Determine how many lines of the material hold the word "over", and answer with the number only.

--- Material provided Enclosed Below ---

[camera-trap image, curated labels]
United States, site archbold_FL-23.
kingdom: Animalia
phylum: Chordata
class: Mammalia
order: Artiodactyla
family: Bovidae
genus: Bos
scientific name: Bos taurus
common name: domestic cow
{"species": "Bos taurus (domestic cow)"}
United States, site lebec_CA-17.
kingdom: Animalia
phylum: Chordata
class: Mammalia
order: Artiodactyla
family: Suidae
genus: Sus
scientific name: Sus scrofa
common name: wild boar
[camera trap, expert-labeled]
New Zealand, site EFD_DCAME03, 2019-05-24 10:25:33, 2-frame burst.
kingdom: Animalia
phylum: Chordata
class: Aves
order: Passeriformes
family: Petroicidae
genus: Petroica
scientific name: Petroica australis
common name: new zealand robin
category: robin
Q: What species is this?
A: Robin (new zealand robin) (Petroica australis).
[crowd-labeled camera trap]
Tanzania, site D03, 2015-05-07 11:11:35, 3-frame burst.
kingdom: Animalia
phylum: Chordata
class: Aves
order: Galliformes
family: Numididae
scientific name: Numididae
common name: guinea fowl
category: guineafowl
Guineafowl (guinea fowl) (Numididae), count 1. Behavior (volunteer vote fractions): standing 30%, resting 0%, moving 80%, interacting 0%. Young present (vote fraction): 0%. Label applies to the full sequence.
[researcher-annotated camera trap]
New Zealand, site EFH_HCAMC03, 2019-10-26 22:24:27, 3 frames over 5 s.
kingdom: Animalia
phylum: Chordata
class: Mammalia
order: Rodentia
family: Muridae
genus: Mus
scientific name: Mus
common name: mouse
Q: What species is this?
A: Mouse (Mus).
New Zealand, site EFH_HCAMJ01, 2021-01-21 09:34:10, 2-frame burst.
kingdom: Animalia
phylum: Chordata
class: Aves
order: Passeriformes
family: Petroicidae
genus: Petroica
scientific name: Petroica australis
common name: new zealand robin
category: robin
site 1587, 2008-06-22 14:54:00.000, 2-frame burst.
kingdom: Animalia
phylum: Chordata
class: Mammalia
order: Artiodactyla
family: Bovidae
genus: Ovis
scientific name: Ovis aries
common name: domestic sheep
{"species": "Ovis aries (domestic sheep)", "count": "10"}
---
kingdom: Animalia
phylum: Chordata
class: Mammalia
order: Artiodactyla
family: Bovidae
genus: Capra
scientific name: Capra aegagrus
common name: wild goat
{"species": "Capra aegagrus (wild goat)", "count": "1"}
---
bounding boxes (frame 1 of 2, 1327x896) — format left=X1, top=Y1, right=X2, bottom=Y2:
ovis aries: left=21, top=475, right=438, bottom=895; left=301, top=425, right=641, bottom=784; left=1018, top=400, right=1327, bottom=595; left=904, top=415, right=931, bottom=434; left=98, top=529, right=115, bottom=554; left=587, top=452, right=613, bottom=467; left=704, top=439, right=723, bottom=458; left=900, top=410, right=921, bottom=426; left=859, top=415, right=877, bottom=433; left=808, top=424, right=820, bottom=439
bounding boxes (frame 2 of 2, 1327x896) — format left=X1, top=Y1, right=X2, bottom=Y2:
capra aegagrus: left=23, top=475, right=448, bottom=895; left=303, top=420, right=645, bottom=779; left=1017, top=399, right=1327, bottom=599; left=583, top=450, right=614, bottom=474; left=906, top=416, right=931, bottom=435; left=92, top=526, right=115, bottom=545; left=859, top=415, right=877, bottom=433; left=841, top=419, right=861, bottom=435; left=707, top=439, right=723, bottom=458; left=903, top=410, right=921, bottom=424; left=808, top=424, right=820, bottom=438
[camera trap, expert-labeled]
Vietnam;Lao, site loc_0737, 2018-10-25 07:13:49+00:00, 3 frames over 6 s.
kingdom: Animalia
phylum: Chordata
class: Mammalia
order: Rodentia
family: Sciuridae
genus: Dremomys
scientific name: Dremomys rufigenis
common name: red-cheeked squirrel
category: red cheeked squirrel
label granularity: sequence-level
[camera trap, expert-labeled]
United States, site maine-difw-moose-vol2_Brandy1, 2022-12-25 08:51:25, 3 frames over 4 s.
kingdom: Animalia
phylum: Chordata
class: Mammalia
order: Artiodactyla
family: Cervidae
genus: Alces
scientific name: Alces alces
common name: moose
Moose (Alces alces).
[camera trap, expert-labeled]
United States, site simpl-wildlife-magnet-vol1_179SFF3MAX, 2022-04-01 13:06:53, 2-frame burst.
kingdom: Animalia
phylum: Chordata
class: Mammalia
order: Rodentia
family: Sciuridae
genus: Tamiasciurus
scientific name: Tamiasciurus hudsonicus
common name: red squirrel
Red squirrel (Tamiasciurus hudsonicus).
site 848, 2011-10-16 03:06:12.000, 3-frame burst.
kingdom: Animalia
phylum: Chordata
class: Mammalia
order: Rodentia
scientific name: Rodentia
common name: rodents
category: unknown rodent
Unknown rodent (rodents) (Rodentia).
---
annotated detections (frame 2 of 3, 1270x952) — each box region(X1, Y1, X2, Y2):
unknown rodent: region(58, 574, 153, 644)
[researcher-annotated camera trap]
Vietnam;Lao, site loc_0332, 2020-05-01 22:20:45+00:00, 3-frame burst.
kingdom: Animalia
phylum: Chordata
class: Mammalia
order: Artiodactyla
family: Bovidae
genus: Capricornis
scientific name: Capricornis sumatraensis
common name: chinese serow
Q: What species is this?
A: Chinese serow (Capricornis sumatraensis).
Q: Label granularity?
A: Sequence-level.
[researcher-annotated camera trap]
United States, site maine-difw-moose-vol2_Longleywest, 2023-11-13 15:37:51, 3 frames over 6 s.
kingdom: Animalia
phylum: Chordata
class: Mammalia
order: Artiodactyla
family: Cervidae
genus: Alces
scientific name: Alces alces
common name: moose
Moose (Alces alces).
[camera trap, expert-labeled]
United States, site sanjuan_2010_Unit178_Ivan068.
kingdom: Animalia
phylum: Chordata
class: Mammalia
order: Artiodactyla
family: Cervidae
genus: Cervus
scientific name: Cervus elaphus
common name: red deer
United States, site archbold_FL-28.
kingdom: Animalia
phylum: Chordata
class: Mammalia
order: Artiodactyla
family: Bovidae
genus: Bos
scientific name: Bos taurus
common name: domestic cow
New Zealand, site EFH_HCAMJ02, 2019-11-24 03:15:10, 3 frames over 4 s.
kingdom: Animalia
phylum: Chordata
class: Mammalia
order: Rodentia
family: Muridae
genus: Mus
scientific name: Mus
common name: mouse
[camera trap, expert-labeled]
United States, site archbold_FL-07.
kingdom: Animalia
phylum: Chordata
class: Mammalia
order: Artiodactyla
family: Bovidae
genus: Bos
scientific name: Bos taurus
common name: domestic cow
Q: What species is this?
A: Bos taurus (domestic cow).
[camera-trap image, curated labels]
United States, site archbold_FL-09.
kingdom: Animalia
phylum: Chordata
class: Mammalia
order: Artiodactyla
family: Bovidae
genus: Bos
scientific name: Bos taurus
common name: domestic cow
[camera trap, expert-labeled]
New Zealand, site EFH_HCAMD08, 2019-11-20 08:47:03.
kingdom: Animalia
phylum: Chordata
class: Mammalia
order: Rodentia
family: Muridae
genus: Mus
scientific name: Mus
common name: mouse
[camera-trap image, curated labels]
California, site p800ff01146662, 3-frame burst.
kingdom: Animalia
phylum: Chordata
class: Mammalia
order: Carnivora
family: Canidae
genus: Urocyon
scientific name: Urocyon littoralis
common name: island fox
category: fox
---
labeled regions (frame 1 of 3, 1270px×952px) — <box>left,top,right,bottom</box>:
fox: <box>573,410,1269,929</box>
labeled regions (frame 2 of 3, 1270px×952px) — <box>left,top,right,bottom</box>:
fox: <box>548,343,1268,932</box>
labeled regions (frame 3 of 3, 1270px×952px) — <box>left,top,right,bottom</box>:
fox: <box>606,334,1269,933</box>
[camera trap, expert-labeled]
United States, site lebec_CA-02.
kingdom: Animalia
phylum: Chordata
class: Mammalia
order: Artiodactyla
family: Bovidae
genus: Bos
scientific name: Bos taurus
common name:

--- End of Enclosed Material provided ---

▸ Answer box:
5